Measures how effectively your staff is serving guests, calculated as covers per labor hour.

Staffing Efficiency = Total Guests Served ÷ Total Labor Hours

Higher numbers indicate more efficient staffing. Industry benchmarks vary by service style:

  • Fine dining: 1.5-2.5 covers/labor hour
  • Casual dining: 2.5-3.5 covers/labor hour
  • Quick service: 4.0+ covers/labor hour

Prime Cost

The sum of food/beverage costs and labor costs as a percentage of total sales.

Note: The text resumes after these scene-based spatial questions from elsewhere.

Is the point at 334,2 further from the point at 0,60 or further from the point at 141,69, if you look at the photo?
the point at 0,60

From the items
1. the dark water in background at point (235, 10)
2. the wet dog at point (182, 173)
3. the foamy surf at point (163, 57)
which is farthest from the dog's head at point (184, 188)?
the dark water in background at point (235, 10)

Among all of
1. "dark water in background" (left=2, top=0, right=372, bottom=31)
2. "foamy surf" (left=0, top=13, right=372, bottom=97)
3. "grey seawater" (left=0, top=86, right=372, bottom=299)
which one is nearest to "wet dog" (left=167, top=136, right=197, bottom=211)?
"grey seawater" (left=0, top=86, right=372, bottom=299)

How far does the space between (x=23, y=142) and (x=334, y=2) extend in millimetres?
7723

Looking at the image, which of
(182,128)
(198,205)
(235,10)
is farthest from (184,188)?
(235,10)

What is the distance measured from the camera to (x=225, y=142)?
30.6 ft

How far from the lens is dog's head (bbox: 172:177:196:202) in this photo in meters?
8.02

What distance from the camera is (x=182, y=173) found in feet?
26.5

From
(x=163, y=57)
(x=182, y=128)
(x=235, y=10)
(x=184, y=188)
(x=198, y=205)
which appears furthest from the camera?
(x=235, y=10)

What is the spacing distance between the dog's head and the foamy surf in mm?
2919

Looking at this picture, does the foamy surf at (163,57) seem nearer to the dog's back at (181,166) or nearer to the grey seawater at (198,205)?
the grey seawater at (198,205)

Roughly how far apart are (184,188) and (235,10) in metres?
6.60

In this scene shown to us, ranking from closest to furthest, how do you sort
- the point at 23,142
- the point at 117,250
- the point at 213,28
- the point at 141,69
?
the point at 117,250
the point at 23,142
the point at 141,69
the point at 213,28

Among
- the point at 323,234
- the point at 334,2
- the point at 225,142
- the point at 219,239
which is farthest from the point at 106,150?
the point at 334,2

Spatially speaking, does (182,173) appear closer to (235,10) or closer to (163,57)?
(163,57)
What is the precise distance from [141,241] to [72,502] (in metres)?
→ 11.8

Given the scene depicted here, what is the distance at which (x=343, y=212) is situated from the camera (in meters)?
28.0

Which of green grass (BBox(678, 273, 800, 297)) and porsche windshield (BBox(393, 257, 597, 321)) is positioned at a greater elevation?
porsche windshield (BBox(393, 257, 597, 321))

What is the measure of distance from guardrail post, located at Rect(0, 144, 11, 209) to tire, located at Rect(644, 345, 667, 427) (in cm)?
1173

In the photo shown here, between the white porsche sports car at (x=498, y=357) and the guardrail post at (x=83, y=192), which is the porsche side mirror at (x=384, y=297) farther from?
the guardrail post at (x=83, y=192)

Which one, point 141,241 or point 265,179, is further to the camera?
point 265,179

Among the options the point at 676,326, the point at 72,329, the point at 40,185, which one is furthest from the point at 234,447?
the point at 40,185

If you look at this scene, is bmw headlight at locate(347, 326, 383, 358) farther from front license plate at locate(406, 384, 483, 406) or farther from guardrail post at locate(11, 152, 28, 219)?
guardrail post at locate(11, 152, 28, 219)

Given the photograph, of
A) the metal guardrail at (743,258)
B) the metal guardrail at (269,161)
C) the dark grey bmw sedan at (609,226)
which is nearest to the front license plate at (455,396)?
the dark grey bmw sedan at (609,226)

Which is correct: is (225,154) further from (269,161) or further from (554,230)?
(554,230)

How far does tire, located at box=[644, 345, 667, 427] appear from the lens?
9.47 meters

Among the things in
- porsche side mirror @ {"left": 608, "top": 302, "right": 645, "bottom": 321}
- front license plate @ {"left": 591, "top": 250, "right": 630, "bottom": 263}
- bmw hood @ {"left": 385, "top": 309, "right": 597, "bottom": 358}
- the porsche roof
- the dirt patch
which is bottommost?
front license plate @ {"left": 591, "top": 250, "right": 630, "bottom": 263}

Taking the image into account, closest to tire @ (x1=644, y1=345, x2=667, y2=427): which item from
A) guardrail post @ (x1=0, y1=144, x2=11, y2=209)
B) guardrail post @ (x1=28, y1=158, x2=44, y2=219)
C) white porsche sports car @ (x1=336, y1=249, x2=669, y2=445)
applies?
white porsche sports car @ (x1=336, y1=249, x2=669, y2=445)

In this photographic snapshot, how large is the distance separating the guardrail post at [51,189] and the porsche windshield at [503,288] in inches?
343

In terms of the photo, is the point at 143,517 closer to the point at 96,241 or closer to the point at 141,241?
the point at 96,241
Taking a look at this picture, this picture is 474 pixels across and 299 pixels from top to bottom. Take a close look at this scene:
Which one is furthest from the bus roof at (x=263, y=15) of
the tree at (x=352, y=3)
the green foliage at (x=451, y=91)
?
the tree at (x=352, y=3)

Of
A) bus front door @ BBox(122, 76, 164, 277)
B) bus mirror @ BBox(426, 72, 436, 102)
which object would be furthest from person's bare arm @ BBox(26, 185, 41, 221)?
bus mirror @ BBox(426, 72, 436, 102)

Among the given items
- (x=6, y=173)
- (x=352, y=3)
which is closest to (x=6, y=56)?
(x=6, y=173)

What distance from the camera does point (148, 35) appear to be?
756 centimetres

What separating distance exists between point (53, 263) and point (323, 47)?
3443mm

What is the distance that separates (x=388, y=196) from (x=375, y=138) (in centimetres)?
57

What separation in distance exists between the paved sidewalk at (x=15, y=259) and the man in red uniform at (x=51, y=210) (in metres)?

Prime Cost = (Food Cost + Beverage Cost + Labor Cost) ÷ Total Revenue × 100

This is the most important metric for restaurant profitability. Ideal targets:

  • Full service: 60-65%
  • Quick service: 50-55%

How These Metrics Relate

These three metrics form the foundation of restaurant financial health:

  1. Monthly Projection predicts revenue potential
  2. Staffing Efficiency measures labor productivity
  3. Prime Cost combines food and labor costs to show overall profitability

Improving one metric often affects the others. For example, increasing staffing efficiency typically improves prime cost by reducing labor percentage.

Dashboard Charts

Sales Trend Chart

Visualizes weekly sales patterns to identify:

  • Seasonal trends
  • Growth patterns
  • Impact of marketing initiatives
  • Day-of-week patterns
Best Practice: Compare current year to previous year (YoY) to account for seasonality when analyzing trends.

Staff Allocation Chart

Shows the standard distribution of staff roles in your restaurant:

  • Helps visualize team structure
  • Identifies potential over/under staffing in certain positions
  • Provides baseline for scheduling
Note: Ideal allocation varies by service style, menu complexity, and restaurant layout.

Sales Forecasting Guide

Record Daily Sales

Purpose

Accurate daily sales recording is the foundation of all forecasting. This data helps:

  • Identify sales patterns
  • Measure impact of promotions
  • Track seasonality
  • Calculate key metrics like average check

Key Fields Explained

  • Date: Essential for trend analysis
  • Revenue: Total sales including tax
  • Guest Count: Used to calculate average check and staffing needs
  • Weather: External factor affecting sales
  • Special Notes: Record events, promotions, or unusual circumstances
Average Check = Total Revenue ÷ Guest Count

Best Practices for Data Collection

  1. Record data at the same time each day (e.g., after closing)
  2. Include all revenue streams (food, beverage, merchandise)
  3. Be consistent with weather descriptions
  4. Note special events that might affect future forecasts

Sales Averages

Types of Averages

Fixed Average: Calculated using all available data points

Fixed Average = Sum of All Values ÷ Number of Values

Rolling Average: Calculated using only the most recent data points

7-Day Rolling Average = Sum of Last 7 Days ÷ 7

When to Use Each

Fixed Averages are best for:

  • Long-term planning
  • Annual comparisons
  • Identifying overall trends

Rolling Averages are best for:

  • Short-term adjustments
  • Accounting for seasonality
  • Recent trend analysis

Connection to Other Tools

Sales averages feed directly into:

  1. Sales Forecasting: Provides the base average
  2. MTD Forecasting: Helps project month-end totals
  3. Staff Forecasting: Informs expected covers

Sales Variance Analysis

Purpose

Measures the difference between actual and forecasted sales to:

  • Evaluate forecasting accuracy
  • Identify unexpected performance changes
  • Adjust future forecasts
Variance = Actual Sales – Forecasted Sales
Variance % = (Variance ÷ Forecasted Sales) × 100

Interpreting Variance

  • ±5%: Normal fluctuation
  • ±5-10%: Investigate causes
  • ±10%+: Significant – requires action
Note: Positive variance (actual > forecast) isn’t always good – it may indicate understaffing or missed sales opportunities.

Variance Analysis Process

  1. Calculate variance daily
  2. Investigate significant variances immediately
  3. Document causes (weather, events, etc.)
  4. Adjust future forecasts based on findings

Day Factor Calculator

What is a Day Factor?

A multiplier that shows how a particular day’s sales compare to your average day.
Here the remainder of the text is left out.